AIM » Below are the entries; output exactly the lines from the one containing "What is the actual" through the final line, inclusive.

[Source data]
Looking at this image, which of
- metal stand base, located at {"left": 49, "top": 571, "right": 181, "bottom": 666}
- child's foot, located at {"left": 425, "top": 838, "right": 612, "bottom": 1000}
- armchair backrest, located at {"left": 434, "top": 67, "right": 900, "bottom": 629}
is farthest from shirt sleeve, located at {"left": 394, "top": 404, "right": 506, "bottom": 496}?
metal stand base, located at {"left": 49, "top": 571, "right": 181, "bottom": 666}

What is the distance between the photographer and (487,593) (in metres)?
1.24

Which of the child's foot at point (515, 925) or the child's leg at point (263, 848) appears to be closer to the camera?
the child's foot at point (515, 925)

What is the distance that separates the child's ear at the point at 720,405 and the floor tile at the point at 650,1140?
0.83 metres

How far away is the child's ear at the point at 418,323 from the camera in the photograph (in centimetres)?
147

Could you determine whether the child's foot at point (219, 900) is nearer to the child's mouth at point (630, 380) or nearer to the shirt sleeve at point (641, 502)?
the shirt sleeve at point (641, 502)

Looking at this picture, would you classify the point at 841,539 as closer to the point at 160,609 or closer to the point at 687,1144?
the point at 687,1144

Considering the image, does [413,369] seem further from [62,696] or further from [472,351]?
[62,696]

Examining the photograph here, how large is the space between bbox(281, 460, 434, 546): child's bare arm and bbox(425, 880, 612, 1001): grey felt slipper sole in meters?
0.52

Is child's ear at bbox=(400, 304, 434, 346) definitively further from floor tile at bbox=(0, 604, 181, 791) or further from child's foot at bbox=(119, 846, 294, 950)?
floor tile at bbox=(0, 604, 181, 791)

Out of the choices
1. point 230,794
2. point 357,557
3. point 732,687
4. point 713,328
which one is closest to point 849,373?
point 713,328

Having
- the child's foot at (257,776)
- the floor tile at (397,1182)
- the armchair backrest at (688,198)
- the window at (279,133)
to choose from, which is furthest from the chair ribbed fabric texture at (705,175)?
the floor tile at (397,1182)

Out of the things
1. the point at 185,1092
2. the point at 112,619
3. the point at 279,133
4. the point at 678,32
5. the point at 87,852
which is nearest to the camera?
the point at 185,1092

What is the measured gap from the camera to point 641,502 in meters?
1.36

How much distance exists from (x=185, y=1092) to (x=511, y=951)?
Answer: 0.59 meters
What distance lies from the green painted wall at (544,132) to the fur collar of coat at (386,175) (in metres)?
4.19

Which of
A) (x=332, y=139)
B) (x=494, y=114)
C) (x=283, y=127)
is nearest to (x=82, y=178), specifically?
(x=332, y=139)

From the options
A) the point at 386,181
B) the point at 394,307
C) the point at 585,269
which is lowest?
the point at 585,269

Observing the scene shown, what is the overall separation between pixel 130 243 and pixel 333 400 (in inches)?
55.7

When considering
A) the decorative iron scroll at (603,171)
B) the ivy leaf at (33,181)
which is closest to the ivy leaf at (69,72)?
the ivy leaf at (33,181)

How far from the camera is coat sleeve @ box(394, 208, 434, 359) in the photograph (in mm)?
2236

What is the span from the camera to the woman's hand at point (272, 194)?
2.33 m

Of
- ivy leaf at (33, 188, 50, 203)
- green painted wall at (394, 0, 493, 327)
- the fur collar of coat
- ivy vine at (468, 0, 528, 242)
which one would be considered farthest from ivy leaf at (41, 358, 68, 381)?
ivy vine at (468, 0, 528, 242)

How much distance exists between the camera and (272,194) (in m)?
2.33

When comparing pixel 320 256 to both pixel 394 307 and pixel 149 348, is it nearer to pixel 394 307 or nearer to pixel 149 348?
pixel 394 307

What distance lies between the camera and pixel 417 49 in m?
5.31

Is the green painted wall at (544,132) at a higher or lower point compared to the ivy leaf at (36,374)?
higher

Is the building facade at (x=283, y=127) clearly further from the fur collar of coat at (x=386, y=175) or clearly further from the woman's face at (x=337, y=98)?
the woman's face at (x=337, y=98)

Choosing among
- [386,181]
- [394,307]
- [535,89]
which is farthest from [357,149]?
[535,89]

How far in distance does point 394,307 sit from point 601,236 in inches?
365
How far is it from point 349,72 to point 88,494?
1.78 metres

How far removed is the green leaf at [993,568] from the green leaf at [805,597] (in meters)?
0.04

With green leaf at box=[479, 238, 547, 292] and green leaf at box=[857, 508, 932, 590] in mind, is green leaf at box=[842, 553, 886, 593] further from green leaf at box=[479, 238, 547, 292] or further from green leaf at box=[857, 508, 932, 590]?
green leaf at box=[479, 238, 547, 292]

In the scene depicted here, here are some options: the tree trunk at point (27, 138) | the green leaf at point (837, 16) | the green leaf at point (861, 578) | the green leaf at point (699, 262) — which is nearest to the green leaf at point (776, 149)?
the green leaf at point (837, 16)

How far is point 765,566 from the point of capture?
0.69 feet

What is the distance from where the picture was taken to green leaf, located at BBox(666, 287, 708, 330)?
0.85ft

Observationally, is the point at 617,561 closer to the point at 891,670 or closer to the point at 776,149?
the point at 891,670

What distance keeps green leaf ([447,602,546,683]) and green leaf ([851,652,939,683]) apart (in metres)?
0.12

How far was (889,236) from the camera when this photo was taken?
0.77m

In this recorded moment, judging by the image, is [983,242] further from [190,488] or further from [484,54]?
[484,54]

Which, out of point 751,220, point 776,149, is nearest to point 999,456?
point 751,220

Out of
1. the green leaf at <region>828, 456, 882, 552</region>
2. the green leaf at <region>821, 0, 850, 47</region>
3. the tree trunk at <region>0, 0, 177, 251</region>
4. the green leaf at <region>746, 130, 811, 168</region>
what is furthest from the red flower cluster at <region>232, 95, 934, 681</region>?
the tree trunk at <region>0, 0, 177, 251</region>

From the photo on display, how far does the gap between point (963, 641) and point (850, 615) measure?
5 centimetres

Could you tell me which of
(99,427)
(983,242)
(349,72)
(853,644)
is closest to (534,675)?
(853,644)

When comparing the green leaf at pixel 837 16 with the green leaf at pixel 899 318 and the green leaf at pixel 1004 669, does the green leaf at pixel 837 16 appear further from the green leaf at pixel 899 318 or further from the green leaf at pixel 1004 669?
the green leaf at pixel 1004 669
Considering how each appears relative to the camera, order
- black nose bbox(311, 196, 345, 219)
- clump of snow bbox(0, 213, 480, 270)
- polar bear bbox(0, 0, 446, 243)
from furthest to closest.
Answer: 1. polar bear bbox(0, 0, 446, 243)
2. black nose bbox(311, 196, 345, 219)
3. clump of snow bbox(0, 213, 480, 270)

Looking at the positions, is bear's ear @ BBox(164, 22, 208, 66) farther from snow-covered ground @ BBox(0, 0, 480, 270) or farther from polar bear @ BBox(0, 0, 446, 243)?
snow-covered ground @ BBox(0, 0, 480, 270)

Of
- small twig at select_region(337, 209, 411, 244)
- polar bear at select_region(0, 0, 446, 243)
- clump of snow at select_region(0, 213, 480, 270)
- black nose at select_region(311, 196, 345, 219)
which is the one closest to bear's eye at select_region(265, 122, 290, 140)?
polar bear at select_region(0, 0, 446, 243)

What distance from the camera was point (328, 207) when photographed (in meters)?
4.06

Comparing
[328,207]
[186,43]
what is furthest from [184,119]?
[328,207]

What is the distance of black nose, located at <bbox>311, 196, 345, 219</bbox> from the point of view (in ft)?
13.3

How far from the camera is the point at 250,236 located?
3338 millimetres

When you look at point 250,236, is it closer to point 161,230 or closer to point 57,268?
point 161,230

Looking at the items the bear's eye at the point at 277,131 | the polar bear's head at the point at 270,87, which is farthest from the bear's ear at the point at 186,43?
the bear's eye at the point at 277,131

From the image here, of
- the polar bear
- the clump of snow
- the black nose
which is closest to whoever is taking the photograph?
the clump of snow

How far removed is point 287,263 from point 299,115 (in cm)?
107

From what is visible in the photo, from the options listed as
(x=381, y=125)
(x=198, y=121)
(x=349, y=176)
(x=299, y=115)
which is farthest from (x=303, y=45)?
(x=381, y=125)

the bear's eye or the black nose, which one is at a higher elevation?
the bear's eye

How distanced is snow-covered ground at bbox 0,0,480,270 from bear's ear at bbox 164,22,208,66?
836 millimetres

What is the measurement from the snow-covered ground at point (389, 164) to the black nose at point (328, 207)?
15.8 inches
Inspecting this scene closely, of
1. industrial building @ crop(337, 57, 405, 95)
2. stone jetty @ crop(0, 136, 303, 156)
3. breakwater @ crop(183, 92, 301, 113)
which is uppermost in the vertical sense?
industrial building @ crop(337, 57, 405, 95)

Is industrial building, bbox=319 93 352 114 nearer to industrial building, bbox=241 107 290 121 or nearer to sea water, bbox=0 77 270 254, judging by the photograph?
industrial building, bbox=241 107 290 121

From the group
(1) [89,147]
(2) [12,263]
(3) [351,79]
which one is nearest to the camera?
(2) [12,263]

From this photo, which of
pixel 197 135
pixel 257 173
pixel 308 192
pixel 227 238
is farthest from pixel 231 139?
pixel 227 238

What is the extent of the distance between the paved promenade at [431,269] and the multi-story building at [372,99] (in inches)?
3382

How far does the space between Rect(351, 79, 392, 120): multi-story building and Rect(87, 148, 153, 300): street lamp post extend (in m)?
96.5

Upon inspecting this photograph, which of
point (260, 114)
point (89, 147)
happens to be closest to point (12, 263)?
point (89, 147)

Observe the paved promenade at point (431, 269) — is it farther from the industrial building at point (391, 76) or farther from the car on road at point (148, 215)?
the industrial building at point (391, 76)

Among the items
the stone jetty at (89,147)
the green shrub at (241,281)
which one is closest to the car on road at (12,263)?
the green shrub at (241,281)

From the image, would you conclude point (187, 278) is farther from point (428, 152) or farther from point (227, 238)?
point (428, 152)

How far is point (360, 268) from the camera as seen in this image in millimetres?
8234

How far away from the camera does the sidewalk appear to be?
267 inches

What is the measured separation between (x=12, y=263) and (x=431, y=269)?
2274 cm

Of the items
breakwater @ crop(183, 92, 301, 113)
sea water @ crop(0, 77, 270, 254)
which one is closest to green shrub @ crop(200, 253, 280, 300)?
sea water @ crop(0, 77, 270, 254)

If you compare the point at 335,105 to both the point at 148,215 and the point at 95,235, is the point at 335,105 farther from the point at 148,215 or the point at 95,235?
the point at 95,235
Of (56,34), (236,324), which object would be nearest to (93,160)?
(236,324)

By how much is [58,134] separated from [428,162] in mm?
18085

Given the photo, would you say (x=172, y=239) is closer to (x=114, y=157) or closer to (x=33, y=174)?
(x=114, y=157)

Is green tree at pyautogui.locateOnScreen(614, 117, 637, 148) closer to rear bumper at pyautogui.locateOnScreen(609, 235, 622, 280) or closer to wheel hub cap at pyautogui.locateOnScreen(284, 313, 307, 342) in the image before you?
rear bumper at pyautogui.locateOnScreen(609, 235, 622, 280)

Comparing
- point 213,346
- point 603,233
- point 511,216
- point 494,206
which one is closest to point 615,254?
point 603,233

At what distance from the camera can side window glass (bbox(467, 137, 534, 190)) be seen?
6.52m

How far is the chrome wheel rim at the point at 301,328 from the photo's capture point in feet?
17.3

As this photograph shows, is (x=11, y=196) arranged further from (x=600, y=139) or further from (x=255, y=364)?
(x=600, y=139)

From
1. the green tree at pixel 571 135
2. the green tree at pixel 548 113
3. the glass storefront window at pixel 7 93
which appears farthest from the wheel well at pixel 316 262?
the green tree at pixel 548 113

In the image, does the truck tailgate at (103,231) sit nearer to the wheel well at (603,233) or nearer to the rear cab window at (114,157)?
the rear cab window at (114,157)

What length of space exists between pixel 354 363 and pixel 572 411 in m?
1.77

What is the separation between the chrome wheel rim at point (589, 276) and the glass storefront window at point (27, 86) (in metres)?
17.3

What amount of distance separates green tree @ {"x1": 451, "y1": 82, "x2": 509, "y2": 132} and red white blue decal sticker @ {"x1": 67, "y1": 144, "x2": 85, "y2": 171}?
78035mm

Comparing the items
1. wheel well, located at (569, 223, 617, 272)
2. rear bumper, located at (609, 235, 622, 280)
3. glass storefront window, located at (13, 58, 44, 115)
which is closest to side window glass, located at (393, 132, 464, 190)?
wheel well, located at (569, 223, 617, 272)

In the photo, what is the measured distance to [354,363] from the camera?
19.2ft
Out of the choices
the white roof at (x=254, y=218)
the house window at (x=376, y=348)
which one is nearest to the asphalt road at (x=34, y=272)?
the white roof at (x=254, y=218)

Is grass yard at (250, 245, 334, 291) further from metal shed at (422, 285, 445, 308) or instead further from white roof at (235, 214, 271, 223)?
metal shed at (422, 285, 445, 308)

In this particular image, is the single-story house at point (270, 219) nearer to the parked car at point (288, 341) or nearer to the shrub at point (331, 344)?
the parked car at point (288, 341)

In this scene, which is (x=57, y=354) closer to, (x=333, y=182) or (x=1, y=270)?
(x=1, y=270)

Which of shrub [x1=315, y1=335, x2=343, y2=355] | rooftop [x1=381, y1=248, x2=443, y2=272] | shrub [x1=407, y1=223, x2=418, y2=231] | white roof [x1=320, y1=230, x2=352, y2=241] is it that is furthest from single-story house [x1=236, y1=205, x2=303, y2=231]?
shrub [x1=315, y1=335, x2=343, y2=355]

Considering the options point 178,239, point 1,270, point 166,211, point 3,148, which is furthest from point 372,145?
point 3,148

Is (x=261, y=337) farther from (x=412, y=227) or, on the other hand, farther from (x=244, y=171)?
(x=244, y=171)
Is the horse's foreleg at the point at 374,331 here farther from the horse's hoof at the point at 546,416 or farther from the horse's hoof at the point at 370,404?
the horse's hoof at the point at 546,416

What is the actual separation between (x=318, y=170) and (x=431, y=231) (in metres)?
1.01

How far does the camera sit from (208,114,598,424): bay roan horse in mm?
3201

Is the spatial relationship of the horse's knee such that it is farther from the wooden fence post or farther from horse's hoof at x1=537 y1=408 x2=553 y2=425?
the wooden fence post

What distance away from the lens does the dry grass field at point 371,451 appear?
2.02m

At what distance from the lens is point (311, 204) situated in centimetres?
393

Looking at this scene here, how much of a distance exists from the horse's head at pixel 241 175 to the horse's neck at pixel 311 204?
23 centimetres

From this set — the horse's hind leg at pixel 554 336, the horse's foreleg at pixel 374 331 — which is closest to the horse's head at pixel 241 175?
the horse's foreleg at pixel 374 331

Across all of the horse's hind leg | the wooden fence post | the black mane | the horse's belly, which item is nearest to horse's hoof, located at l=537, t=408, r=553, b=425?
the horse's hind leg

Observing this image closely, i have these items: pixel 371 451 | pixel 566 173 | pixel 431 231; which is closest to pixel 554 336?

RESPONSE BELOW »
What is the actual separation between (x=318, y=170) and (x=431, y=231) (in metres)?
1.01

How far does the camera sit from (208,114,598,424): bay roan horse in mm?
3201

Is the spatial relationship of the horse's knee such that it is farther from the wooden fence post or farther from horse's hoof at x1=537 y1=408 x2=553 y2=425?
the wooden fence post

What distance away from the lens does the dry grass field at point 371,451 appear?
2.02m

At what distance from the lens is point (311, 204) situated in centimetres?
393

Looking at this scene here, how much of a distance exists from the horse's head at pixel 241 175 to the horse's neck at pixel 311 204?
23 centimetres

From this set — the horse's hind leg at pixel 554 336, the horse's foreleg at pixel 374 331 — which is closest to the horse's head at pixel 241 175?
the horse's foreleg at pixel 374 331

Across all of the horse's hind leg | the wooden fence post | the black mane | the horse's belly, which item is nearest to horse's hoof, located at l=537, t=408, r=553, b=425?
the horse's hind leg

Observing this image closely, i have these items: pixel 371 451 | pixel 566 173 | pixel 431 231; which is closest to pixel 554 336?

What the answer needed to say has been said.